**WHAT THIS TASK INVOLVES:**
Copy out each line of the material below with no changes.

**DATA FOR THE TASK:**
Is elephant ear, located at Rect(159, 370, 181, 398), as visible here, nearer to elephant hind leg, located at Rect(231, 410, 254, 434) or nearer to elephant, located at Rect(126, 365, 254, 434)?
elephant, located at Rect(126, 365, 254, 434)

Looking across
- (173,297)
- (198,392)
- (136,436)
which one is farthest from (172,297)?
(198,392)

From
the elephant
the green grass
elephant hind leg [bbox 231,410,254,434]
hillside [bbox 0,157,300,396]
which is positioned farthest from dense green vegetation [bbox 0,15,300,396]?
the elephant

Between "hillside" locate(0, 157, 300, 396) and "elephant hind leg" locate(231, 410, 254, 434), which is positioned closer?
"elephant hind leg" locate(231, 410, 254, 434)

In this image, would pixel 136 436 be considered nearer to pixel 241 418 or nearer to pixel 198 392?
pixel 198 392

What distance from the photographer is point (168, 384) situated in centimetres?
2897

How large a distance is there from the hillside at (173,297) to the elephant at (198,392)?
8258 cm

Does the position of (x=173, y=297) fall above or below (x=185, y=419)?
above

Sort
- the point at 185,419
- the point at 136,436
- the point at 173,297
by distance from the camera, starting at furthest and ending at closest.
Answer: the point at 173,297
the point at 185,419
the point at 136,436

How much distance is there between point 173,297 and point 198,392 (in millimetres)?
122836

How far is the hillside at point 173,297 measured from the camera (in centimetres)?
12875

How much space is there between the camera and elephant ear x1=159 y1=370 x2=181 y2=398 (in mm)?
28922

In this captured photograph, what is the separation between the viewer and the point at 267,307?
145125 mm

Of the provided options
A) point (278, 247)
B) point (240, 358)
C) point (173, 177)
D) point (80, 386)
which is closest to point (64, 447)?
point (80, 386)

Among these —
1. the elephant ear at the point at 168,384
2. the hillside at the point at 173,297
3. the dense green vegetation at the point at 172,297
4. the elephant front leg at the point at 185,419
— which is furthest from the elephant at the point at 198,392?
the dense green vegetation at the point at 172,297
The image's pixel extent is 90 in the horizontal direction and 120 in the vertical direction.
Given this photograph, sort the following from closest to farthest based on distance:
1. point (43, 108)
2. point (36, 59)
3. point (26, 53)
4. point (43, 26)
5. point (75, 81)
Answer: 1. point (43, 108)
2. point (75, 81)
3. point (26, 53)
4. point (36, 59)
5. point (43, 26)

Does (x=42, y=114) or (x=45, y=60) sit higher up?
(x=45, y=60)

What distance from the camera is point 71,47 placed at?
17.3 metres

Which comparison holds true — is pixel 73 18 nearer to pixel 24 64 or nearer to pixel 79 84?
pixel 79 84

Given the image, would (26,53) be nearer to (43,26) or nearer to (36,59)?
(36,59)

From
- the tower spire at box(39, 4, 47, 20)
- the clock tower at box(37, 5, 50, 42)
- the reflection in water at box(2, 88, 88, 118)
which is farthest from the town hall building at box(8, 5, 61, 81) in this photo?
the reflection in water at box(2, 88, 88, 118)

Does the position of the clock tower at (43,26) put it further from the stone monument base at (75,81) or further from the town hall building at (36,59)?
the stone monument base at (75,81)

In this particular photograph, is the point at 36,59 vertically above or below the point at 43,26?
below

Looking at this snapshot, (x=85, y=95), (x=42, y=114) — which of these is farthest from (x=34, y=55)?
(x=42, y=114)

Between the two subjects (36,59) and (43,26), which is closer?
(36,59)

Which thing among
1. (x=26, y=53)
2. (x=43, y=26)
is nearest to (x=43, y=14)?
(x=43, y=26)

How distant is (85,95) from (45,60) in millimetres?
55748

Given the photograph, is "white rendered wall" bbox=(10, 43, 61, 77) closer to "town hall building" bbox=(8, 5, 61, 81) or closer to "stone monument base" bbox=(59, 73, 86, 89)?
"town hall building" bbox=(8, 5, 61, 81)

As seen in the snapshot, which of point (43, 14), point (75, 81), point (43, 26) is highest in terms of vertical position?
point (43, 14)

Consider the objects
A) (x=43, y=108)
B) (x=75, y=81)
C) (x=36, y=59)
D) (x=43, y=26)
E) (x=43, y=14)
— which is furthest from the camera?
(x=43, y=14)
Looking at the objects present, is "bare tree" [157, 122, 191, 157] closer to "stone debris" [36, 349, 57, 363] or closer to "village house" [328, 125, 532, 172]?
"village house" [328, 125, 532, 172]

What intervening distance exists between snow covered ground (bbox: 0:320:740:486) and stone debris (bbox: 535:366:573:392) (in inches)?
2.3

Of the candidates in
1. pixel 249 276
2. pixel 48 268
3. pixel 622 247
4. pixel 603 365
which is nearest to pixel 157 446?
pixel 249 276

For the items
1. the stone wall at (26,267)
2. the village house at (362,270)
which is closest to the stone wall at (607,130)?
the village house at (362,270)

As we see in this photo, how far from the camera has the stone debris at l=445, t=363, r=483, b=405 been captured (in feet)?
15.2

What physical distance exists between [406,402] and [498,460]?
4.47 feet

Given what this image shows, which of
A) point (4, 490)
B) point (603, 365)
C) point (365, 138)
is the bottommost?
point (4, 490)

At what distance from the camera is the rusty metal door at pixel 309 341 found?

**COMPLETE RESPONSE:**
Is elephant ear, located at Rect(159, 370, 181, 398), as visible here, nearer to elephant hind leg, located at Rect(231, 410, 254, 434) or nearer to elephant, located at Rect(126, 365, 254, 434)?
elephant, located at Rect(126, 365, 254, 434)

Looking across
- (173,297)
- (198,392)
- (136,436)
which one is farthest from (172,297)?
(198,392)

From
the elephant
the green grass
elephant hind leg [bbox 231,410,254,434]
hillside [bbox 0,157,300,396]
which is positioned farthest from dense green vegetation [bbox 0,15,300,396]?
the elephant

Between "hillside" locate(0, 157, 300, 396) and "elephant hind leg" locate(231, 410, 254, 434), which is positioned closer?
"elephant hind leg" locate(231, 410, 254, 434)

In this image, would pixel 136 436 be considered nearer to pixel 241 418 or nearer to pixel 198 392?
pixel 198 392

What distance from the photographer is point (168, 384) situated in centimetres?
2897

How large a distance is there from the hillside at (173,297) to the elephant at (198,392)?
8258 cm

Does the position of (x=173, y=297) fall above or below (x=185, y=419)?
above

Sort
- the point at 185,419
- the point at 136,436
- the point at 173,297
by distance from the camera, starting at furthest and ending at closest.
Answer: the point at 173,297
the point at 185,419
the point at 136,436

How much distance is there between point 173,297 and point 198,392 (in millimetres)?
122836

How far is the hillside at point 173,297 measured from the camera (in centimetres)?
12875

How much space is there between the camera and elephant ear x1=159 y1=370 x2=181 y2=398 (in mm)?
28922

In this captured photograph, what is the separation between the viewer and the point at 267,307?
145125 mm

Of the provided options
A) point (278, 247)
B) point (240, 358)
C) point (173, 177)
D) point (80, 386)
which is closest to point (64, 447)?
point (80, 386)

Among these —
1. the elephant ear at the point at 168,384
2. the hillside at the point at 173,297
3. the dense green vegetation at the point at 172,297
4. the elephant front leg at the point at 185,419
— which is furthest from the elephant at the point at 198,392?
the dense green vegetation at the point at 172,297
The image's pixel extent is 90 in the horizontal direction and 120 in the vertical direction.
Given this photograph, sort the following from closest to farthest based on distance:
1. point (43, 108)
2. point (36, 59)
3. point (26, 53)
4. point (43, 26)
5. point (75, 81)
Answer: 1. point (43, 108)
2. point (75, 81)
3. point (26, 53)
4. point (36, 59)
5. point (43, 26)

Does (x=42, y=114) or (x=45, y=60) sit higher up?
(x=45, y=60)

What distance from the camera is point 71,47 placed at?
17.3 metres

Which comparison holds true — is pixel 73 18 nearer to pixel 24 64 or nearer to pixel 79 84?
pixel 79 84

Given the image, would (26,53) be nearer to (43,26) or nearer to (36,59)?
(36,59)

From
- the tower spire at box(39, 4, 47, 20)
- the clock tower at box(37, 5, 50, 42)
- the reflection in water at box(2, 88, 88, 118)
which is farthest from the town hall building at box(8, 5, 61, 81) in this photo?
the reflection in water at box(2, 88, 88, 118)

Does the position of the clock tower at (43,26) put it further from the stone monument base at (75,81) or further from the town hall building at (36,59)?
the stone monument base at (75,81)

In this particular photograph, is the point at 36,59 vertically above or below the point at 43,26?
below

Looking at this snapshot, (x=85, y=95), (x=42, y=114) — which of these is farthest from (x=34, y=55)?
(x=42, y=114)

Between the two subjects (36,59) and (43,26), which is closer?
(36,59)

Which thing among
1. (x=26, y=53)
2. (x=43, y=26)
is nearest to (x=43, y=14)?
(x=43, y=26)

How distant is (85,95) from (45,60) in millimetres?
55748

Given the photograph, is "white rendered wall" bbox=(10, 43, 61, 77) closer to "town hall building" bbox=(8, 5, 61, 81) or closer to "stone monument base" bbox=(59, 73, 86, 89)?
"town hall building" bbox=(8, 5, 61, 81)

As seen in the snapshot, which of point (43, 14), point (75, 81), point (43, 26) is highest in terms of vertical position?
point (43, 14)

Consider the objects
A) (x=43, y=108)
B) (x=75, y=81)
C) (x=36, y=59)
D) (x=43, y=26)
E) (x=43, y=14)
— which is furthest from the camera?
(x=43, y=14)
Looking at the objects present, is "bare tree" [157, 122, 191, 157] closer to "stone debris" [36, 349, 57, 363] or closer to "village house" [328, 125, 532, 172]?
"village house" [328, 125, 532, 172]

What intervening distance exists between snow covered ground (bbox: 0:320:740:486) and stone debris (bbox: 535:366:573:392) (in inches)?
2.3

Of the candidates in
1. pixel 249 276
2. pixel 48 268
3. pixel 622 247
4. pixel 603 365
which is nearest to pixel 157 446?
pixel 249 276

For the items
1. the stone wall at (26,267)
2. the village house at (362,270)
which is closest to the stone wall at (607,130)?
the village house at (362,270)

As we see in this photo, how far from the camera has the stone debris at l=445, t=363, r=483, b=405 been captured (in feet)?
15.2

What physical distance exists between [406,402] and [498,460]?
4.47 feet

Given what this image shows, which of
A) point (4, 490)
B) point (603, 365)
C) point (365, 138)
is the bottommost?
point (4, 490)

At what distance from the camera is the rusty metal door at pixel 309 341 found?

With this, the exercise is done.